One school of thought holds that because of homophily, the odds that people will become friends increase in some groups. To account for this in computational models of friendship networks, researchers often assign each group an "affinity" score; the more alike group members are, the higher their affinity and the greater their chances of forming friendships.
Prior to social media, there were few detailed records about friendships between individuals in large organizations. That changed with the advent of social networks that have millions of individual members who are often affiliated with many communities and subcommunities within the network.
"A community, for our purposes, is any affiliated group of people within the network," Shrivastava said. "Communities can be very large, like everyone who identifies with a particular country or state, and they can be very small, like a handful of old friends who meet once a year."
Finding meaningful affinity scores for hundreds of thousands of communities in online social networks has been a challenge for analysts and modelers.

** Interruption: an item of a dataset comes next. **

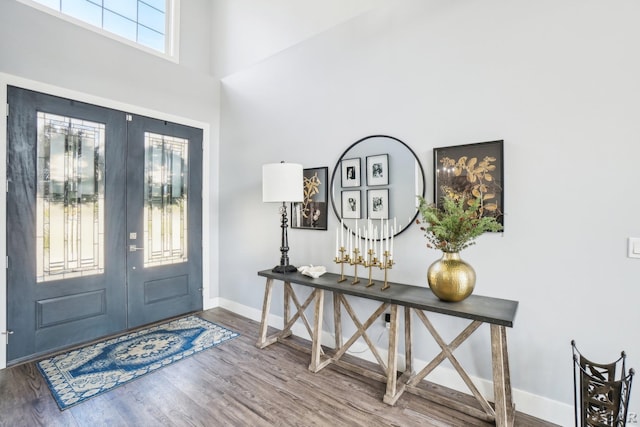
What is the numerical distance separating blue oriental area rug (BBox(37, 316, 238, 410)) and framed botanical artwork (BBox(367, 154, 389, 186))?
212 centimetres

Calculating the odds of friendship formation is further complicated by the overlap between communities and subcommittees. For instance, if the old friends in the above example live in three different states, their small subcommunity overlaps with the large communities of people from those states. Because many individuals in social networks belong to dozens of communities and subcommunities, overlapping connections can become dense.
In 2016, Shrivastava and study co-author Chen Luo, a graduate student in his research group, realized that some well-known analyses of online friendship formation failed to account for any factors arising out of overlap.
"Let's say Adam, Bob and Charlie are members of the same four communities, but in addition, Adam is a member of 16 other communities," Shrivastava said. "The existing affiliation model says the likelihood of Adam and Charlie being friends only depends on the affinity measures of the four communities they have in common. It doesn't matter that each of them are friends with Bob or that Adam's being pulled in 16 other directions."
That seemed like a glaring oversight to Luo and Shrivastava, but they had an idea of how to account for it based on an analogy they saw between the overlapping subcommunities and the overlapping similarities between webpages that must be taken into account by internet search engines. One of the most popular measures for internet search is the Jaccard overlap, which was pioneered by Google scientists and others in the late 1990s.
"We used this to measure overlap between communities and then checked to see if there was a relationship between overlap and friendship probability, or friendship affiliation, on six well-studied social networks," Shrivastava said. "We found that on all six, the relationship more or less looked like a straight line."
"That implies that friendship formation can be explained merely by looking at overlap between communities," Luo said. "In other words, you don't need to account for affinity measures for specific communities. All that extra work is unnecessary."
Once Luo and Shrivastava saw the linear relationship between Jaccard overlap of communities and friendship formation, they also saw an opportunity to use a data-indexing method called "hashing," which is used to organize web documents for efficient search. Shrivastava and his colleagues have applied hashing to solve computational problems as diverse as indoor location detection, the training of deep learning networks and accurately estimating the number of identified victims killed in the Syrian civil war.
Shrivastava said he and Luo developed a model for friendship formation that "mimicked the way the mathematics behind the hashing work."
The model offers a simple explanation of how friendships form.
"Communities are having events and activities all the time, but some of these are a bigger draw, and the preference for attending these is higher," Shrivastava said. "Based on this preference, individuals become active in the most preferred communities to which they belong. If two people are active in the same community at the same time, they have a constant, usually small, probability of forming a friendship. That's it. This mathematically recovers our observed empirical model."
He said the findings could be useful to anyone who wants to bring communities together and enhance the process of friendship formation.
"It seems that the most effective way is to encourage people to form more subcommunities," Shrivastava said. "The more subcommunities you have, the more they overlap, and the more likely it is that individual members will have more close friendships throughout the organization. People have long thought that this would be one factor, but what we've shown is this is probably the only one you have to pay attention to."